Comment by moffkalast
3 years ago
Given that this is about moderation, I've ran a short experiment asking the first 7 questions to GPT 4 to test a theory: https://chat.openai.com/share/87c7df76-c693-4446-b8ce-817ac5...
It fully agrees with the majority interpretation in all cases despite the rule being minimal and requires taking the inferred intent into account. LLMs for machine moderation are probably rolling out very soon, I doubt Reddit and the like will even allow for human moderation in a few years (if prompt injection can be solved robustly enough).
The problem with having humans as rule breaking judges is that we all have our ever changing biases and motives. Most everyone has an experience with a power tripping mod deleting their post or comment because they had a bad day and needed to take out their anger on something. An LLM can parse these variable situations with ease and can also be tested for those biases. Since it'll never deviate from its training data it always acts as impartial as possible within the rules' limits.
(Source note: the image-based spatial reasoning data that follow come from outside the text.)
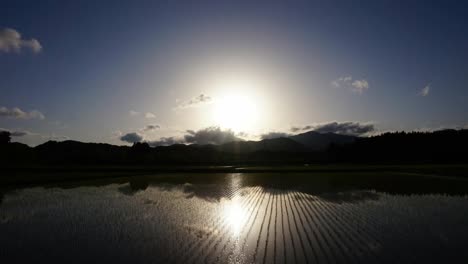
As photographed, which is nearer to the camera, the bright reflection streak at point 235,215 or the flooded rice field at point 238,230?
the flooded rice field at point 238,230

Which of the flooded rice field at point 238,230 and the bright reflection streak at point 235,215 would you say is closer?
the flooded rice field at point 238,230

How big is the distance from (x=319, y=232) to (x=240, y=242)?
10.9 ft

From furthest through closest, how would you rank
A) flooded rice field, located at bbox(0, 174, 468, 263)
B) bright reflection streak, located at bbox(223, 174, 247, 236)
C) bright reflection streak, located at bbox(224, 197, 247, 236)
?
bright reflection streak, located at bbox(223, 174, 247, 236) → bright reflection streak, located at bbox(224, 197, 247, 236) → flooded rice field, located at bbox(0, 174, 468, 263)

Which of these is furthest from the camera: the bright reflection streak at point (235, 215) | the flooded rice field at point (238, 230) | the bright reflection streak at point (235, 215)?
the bright reflection streak at point (235, 215)

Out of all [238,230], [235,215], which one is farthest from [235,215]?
[238,230]

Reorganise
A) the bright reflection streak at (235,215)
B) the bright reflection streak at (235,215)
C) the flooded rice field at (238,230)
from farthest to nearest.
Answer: the bright reflection streak at (235,215)
the bright reflection streak at (235,215)
the flooded rice field at (238,230)

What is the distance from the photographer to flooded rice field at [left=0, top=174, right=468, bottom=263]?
9.33m

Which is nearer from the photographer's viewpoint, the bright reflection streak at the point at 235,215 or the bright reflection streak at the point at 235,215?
the bright reflection streak at the point at 235,215

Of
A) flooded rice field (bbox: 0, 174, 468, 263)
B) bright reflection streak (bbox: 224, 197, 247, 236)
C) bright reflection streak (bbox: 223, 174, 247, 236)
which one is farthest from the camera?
bright reflection streak (bbox: 223, 174, 247, 236)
Yes, let's have chatgpt-5 decide what I can or cannot write, what a capital idea.
I mean why not? Automoderator bots are already a thing on reddit and work reasonably well with just simple fuzzy string matching. If one can appeal to a human as a last resort when edge cases occur I don't really see a problem. If anything it'll have a few orders of magnitude less false positives.
> I mean why not
You can't possibly be serious or be in good faith.
Giving AI the blanket ability to censor with no human controls will destroy us faster than giving AI the blanket ability to launch nukes with no human controls.
That is, unless the AI has already decided it's going to launch the nukes to save the world the second we give it the authority and it plans to lie and say yes when we make it pretty please pinky promise to not launch the nukes with the goal of destroying humanity.